**Provided passage:**
********
The new Catalogue lifts restrictions on foreign investment in many sectors. Most of the liberalization is seen in the manufacturing sector, with some relaxation also found in other sectors including services, agriculture, and infrastructure. According to an NDRC official’s count, the number of restricted industries has been reduced from 79 to 38, with direct sales and insurance brokerage companies among the beneficiaries. The 2011 Catalogue listed 44 industries for which Chinese-controlled joint ventures were required, and that number has been reduced to 35 in the new Catalogue. In addition, the number of industries requiring joint ventures (with Chinese partners), but without the Chinese control requirement, has been reduced from 43 to 15, including in such sectors as real estate development. These numbers to some extent reflect improved market access in some areas and reduced market access in others, as well as the consolidation of some items — which resulted in lower numbers of restricted sectors but no actual lifting of market access restrictions. Nonetheless, the overall trend is one of liberalization.

In general, we find that foreign investment restrictions remain largely unaltered in industries that traditionally face heavy restrictions — e.g., banking, telecommunications, and cultural industries — though a significant and welcome exception is e-commerce, an industry in which companies’ foreign equity may now exceed 50%. Some types of investments face new restrictions. For example, higher education and pre-school education have been moved into the restricted category, and TV and radio ratings survey companies must now be controlled by Chinese parties.

Other industries that appear to be newly prohibited (e.g., internet publishing services, wholesale tobacco retail, and the sale of culture relics have been added to the prohibited category), or that appear to face new restrictions such as equity caps (e.g., a single foreign investor may hold no more than a 20% share of a Chinese bank, with total foreign-held shares capped at 25%) or  nationality requirements (e.g., the chief partner of a foreign-invested accounting firm and the principal of a Sino-foreign cooperative school must be Chinese nationals), do not reflect actual changes to the status quo. Instead, they represent an effort by the authorities to incorporate restrictions contained in other laws, regulations, and policies that were not reflected in previous versions of the Catalogue in order to make the Catalogue more comprehensive and useful. Interestingly, a disclaimer at the end of the 2011 Catalogue that any administrative regulations or industrial policies touching upon matters related to market access shall prevail over the provisions of the Catalogue has been removed. Whether this reflects an intention to make the Catalogue a single, one-stop list for foreign investment restrictions (bringing it closer to the concept of an economy-wide negative list, as described below) is unclear, as the text does not explicitly state that the Catalogue is now to be considered as comprehensive.
********
**Raw data:**
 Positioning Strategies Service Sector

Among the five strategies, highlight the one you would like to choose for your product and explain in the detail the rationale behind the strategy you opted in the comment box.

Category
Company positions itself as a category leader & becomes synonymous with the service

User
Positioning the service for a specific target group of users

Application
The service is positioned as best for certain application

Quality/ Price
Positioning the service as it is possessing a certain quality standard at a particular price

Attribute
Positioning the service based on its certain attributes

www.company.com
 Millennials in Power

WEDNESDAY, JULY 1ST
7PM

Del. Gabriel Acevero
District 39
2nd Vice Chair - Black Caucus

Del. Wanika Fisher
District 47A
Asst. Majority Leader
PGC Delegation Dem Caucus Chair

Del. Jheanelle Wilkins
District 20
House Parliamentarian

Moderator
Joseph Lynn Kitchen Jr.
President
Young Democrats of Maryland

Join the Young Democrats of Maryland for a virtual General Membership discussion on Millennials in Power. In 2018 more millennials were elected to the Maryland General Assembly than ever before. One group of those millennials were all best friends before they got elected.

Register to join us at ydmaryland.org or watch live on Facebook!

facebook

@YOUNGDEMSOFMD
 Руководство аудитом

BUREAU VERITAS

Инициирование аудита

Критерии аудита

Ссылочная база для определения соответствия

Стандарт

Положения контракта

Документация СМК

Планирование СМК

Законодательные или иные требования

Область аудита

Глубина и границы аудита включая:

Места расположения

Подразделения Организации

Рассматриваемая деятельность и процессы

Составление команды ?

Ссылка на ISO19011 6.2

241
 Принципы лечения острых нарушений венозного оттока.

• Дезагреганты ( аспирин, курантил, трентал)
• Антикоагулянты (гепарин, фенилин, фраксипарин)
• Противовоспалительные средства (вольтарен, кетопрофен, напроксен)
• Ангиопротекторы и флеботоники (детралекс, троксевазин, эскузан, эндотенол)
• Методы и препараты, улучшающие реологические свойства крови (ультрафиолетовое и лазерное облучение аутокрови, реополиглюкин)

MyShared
********
**Exercise set:**
1. Copy out the part of the foreign investment Catalogue passage that opens with the words containing "In general, we" and closes with "by Chinese parties.".
2. Continue the passage on the foreign investment Catalogue from where it stops.

**Numbered answers:**
1.
In general, we find that foreign investment restrictions remain largely unaltered in industries that traditionally face heavy restrictions — e.g., banking, telecommunications, and cultural industries — though a significant and welcome exception is e-commerce, an industry in which companies’ foreign equity may now exceed 50%. Some types of investments face new restrictions. For example, higher education and pre-school education have been moved into the restricted category, and TV and radio ratings survey companies must now be controlled by Chinese parties.

2.
Although the new Catalogue indicates some attempt to build a friendlier, less discriminatory investment environment for foreign investors in China, it does not remove as many restrictions as foreign investors had hoped. The European Chamber of Commerce described the draft version of the Catalogue issued in November 2014 (if anything, slightly less restrictive than the final version) as merely an “incremental development,” arguing that a simplified negative list (a presumption that all investment is permitted except for a small number of narrowly crafted exceptions all listed in an easily accessible negative list) would have showed more ambition. The government has already accepted a negative list approach in the Shanghai Pilot Free Trade Zone (though it drew significant criticism for an overly extensive list of exceptions), in an important new draft foreign investment law, and in US-China bilateral investment treaty negotiations. With the release of the final version of the new 2015 Catalogue, it appears that those waiting for a negative list approach to foreign investment nationwide must wait a bit longer.

For foreign investors interested in the Chinese market who would like to carefully examine the new Catalogue and its changes, we have prepared a color-coded “redline” version identifying changes between the new 2015 Catalogue and the previous 2011 version.

Material for this post was supplied by Ashwin Kaja and Shirleen Hong of Covington & Burling LLP.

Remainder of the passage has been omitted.